[Spatial questions based on pictures]

⟨

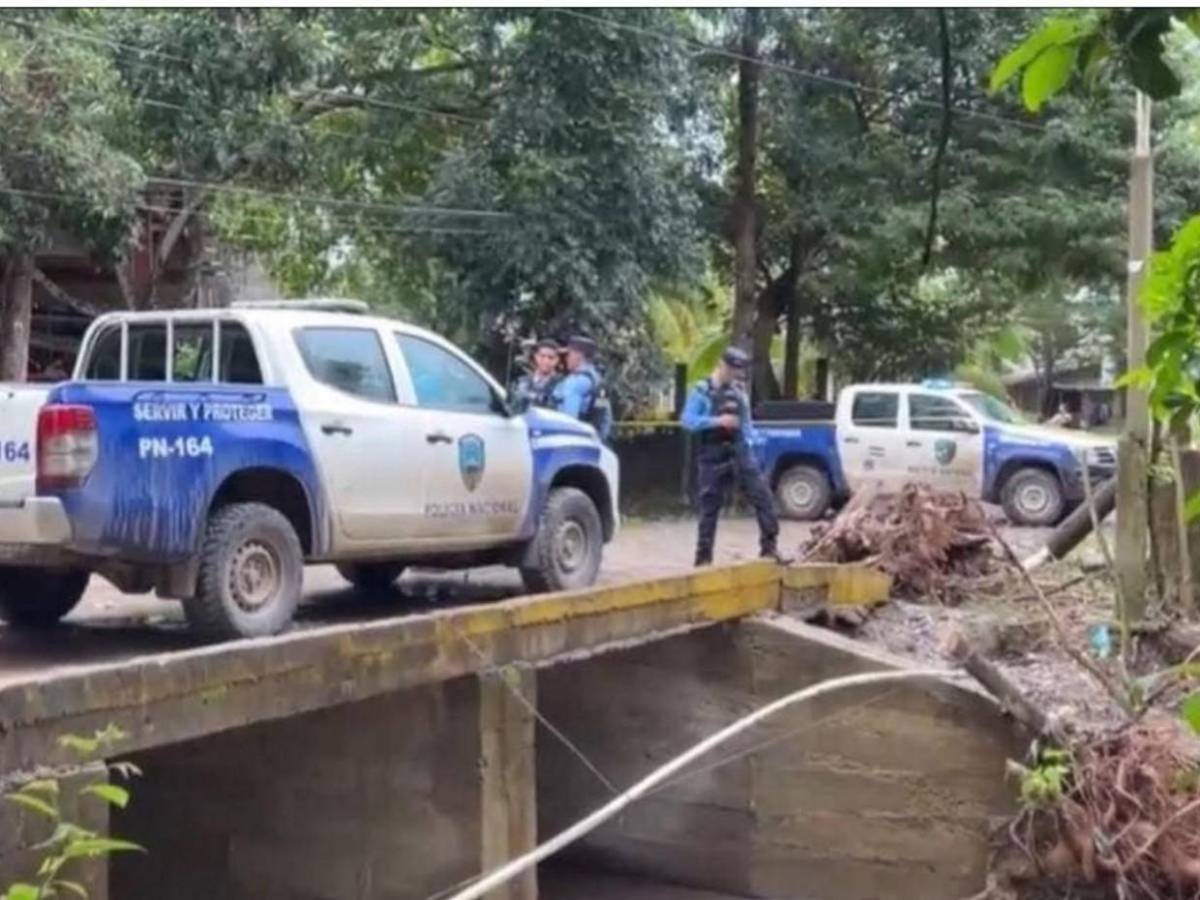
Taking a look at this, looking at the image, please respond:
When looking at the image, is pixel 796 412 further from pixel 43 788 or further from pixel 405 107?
pixel 43 788

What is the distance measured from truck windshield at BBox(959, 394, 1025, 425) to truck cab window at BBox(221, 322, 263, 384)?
12.9m

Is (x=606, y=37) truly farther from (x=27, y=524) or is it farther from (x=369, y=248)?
(x=27, y=524)

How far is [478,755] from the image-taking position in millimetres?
8070

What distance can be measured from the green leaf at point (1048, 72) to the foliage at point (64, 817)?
2.35 m

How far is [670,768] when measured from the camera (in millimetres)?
5609

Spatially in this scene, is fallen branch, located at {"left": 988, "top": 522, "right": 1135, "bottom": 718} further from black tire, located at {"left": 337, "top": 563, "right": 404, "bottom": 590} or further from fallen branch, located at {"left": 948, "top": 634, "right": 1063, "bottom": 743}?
black tire, located at {"left": 337, "top": 563, "right": 404, "bottom": 590}

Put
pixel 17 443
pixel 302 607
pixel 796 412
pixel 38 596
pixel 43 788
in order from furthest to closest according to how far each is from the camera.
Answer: pixel 796 412 → pixel 302 607 → pixel 38 596 → pixel 17 443 → pixel 43 788

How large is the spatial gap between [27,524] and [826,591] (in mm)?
4725

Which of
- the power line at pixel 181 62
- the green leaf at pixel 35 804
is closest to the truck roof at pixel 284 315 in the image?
the green leaf at pixel 35 804

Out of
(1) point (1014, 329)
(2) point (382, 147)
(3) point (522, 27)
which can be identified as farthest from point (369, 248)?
(1) point (1014, 329)

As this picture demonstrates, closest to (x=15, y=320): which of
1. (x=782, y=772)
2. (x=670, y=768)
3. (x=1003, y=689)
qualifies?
(x=782, y=772)

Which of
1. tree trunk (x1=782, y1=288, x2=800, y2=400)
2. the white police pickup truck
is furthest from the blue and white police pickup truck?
the white police pickup truck

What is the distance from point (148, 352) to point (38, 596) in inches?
60.9

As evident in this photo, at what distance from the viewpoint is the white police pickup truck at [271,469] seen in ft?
25.2
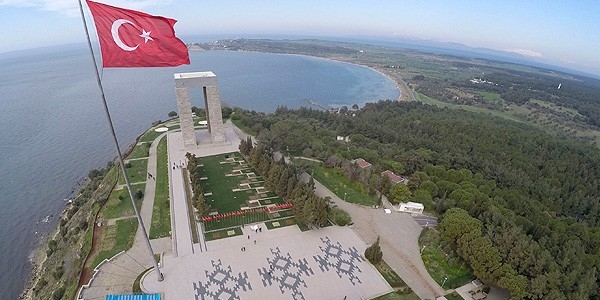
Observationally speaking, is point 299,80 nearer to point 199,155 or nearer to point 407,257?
point 199,155

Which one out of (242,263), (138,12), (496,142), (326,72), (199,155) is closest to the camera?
(138,12)

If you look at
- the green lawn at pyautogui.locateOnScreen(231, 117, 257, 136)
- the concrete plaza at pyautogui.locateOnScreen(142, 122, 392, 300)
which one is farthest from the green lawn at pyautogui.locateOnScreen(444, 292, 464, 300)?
the green lawn at pyautogui.locateOnScreen(231, 117, 257, 136)

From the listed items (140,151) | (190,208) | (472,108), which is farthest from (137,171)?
(472,108)

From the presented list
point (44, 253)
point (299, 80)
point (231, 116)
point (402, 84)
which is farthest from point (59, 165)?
point (402, 84)

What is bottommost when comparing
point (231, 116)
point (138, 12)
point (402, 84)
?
point (402, 84)

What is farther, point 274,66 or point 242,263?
point 274,66

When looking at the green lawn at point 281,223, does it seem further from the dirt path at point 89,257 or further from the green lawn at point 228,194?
the dirt path at point 89,257

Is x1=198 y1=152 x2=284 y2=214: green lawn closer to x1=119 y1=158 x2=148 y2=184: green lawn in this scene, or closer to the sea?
x1=119 y1=158 x2=148 y2=184: green lawn
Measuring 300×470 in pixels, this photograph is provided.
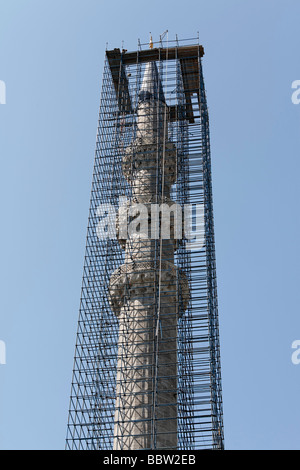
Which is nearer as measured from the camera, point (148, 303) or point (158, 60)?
point (148, 303)

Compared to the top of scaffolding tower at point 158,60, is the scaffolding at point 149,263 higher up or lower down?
lower down

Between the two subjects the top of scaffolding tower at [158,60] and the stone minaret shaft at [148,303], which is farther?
the top of scaffolding tower at [158,60]

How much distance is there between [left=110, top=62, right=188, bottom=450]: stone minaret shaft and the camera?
3262cm

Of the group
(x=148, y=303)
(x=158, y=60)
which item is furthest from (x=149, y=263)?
(x=158, y=60)

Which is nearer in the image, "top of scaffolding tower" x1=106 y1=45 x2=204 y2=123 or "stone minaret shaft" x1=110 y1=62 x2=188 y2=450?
"stone minaret shaft" x1=110 y1=62 x2=188 y2=450

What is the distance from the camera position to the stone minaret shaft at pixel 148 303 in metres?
32.6

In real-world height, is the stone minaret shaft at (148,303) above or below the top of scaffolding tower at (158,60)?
below

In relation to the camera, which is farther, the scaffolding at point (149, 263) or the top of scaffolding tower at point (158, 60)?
the top of scaffolding tower at point (158, 60)

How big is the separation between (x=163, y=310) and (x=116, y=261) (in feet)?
15.7

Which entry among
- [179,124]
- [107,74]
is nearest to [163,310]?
[179,124]

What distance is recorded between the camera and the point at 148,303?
119 feet

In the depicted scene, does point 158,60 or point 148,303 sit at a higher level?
point 158,60

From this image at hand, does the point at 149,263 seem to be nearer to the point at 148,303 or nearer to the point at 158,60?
the point at 148,303
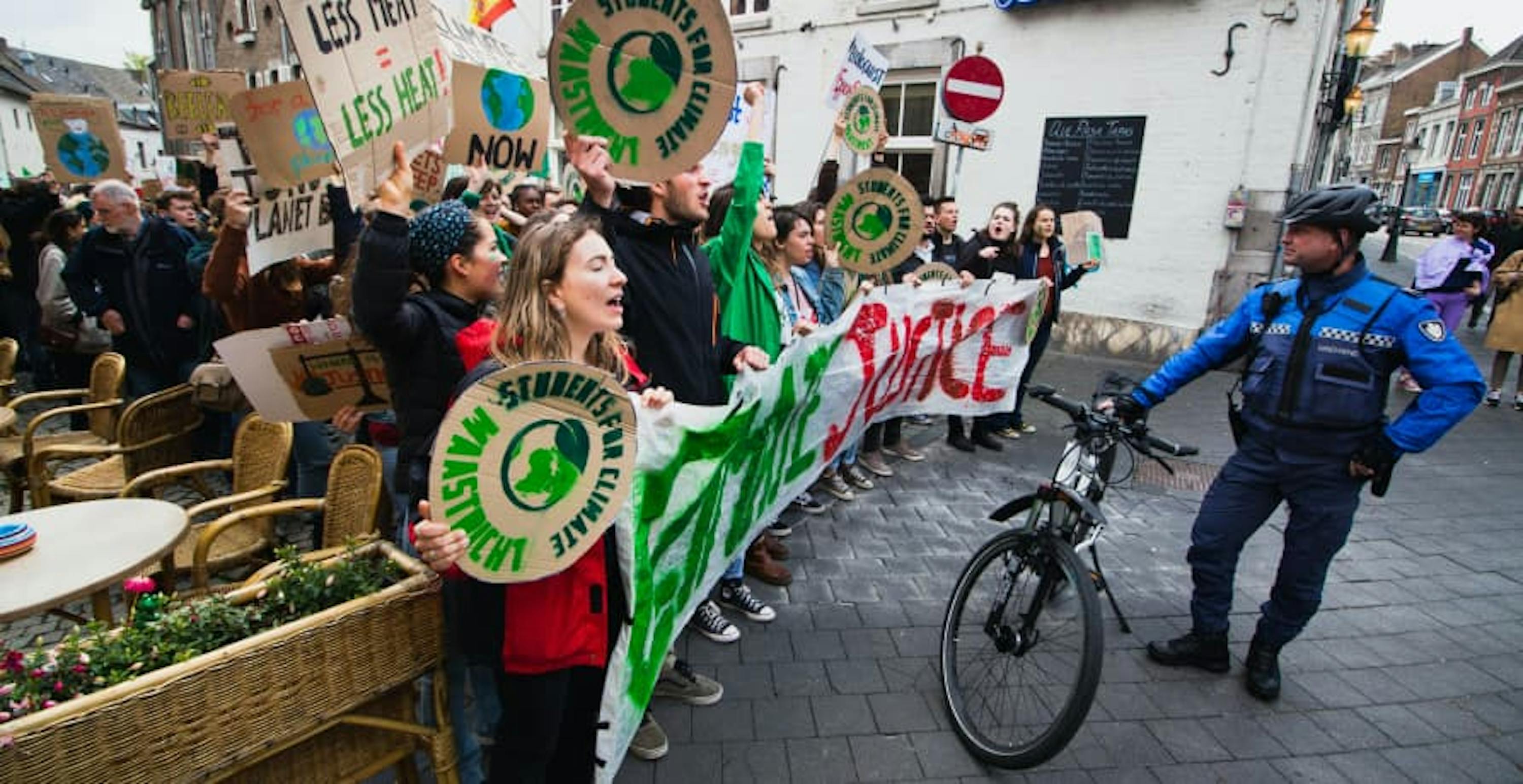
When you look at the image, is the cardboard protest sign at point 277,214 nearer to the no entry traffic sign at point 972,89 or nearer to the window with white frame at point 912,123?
the no entry traffic sign at point 972,89

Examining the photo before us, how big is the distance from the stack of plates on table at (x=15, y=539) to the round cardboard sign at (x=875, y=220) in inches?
160

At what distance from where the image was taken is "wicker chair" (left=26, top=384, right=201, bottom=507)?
3.86 meters

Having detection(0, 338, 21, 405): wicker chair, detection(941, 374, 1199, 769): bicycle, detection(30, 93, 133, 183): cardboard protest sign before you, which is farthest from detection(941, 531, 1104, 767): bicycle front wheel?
detection(30, 93, 133, 183): cardboard protest sign

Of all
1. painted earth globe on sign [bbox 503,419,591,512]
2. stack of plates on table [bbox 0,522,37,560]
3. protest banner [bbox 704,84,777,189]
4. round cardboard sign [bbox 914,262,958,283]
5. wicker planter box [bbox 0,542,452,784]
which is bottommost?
stack of plates on table [bbox 0,522,37,560]

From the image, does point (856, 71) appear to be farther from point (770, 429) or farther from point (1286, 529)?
point (1286, 529)

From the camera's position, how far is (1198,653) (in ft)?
10.9

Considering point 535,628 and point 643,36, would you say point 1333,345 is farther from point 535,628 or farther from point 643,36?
point 535,628

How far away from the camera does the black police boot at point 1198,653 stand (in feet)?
10.9

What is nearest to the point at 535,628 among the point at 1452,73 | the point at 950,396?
the point at 950,396

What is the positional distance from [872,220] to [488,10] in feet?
16.1

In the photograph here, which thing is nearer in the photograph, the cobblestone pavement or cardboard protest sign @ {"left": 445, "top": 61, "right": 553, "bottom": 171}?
the cobblestone pavement

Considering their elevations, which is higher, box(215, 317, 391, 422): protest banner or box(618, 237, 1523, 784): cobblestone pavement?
box(215, 317, 391, 422): protest banner

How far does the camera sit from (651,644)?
89.7 inches

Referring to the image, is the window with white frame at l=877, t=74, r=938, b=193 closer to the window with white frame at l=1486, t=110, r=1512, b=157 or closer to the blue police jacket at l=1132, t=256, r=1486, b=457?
the blue police jacket at l=1132, t=256, r=1486, b=457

⟩

- The request
Copy word for word the lines from the line with "In the depicted" up to and including the line with "3.86 meters", omitting the pictures.

- Answer for this exercise
In the depicted scene, does point 158,60 or point 148,303 sit at a higher level?
point 158,60

From this image at hand, does the point at 149,263 seem to be nearer to the point at 148,303 or nearer to the point at 158,60?
the point at 148,303
When you look at the image, is the cardboard protest sign at point 277,214 nearer to the no entry traffic sign at point 972,89 or nearer to the window with white frame at point 912,123?
the no entry traffic sign at point 972,89

Examining the photo before us, how big is the distance from the stack of plates on table at (x=15, y=539) to the round cardboard sign at (x=875, y=220) in inches?
160

At what distance from where the image was taken is "wicker chair" (left=26, top=384, right=201, bottom=507)?
3.86 meters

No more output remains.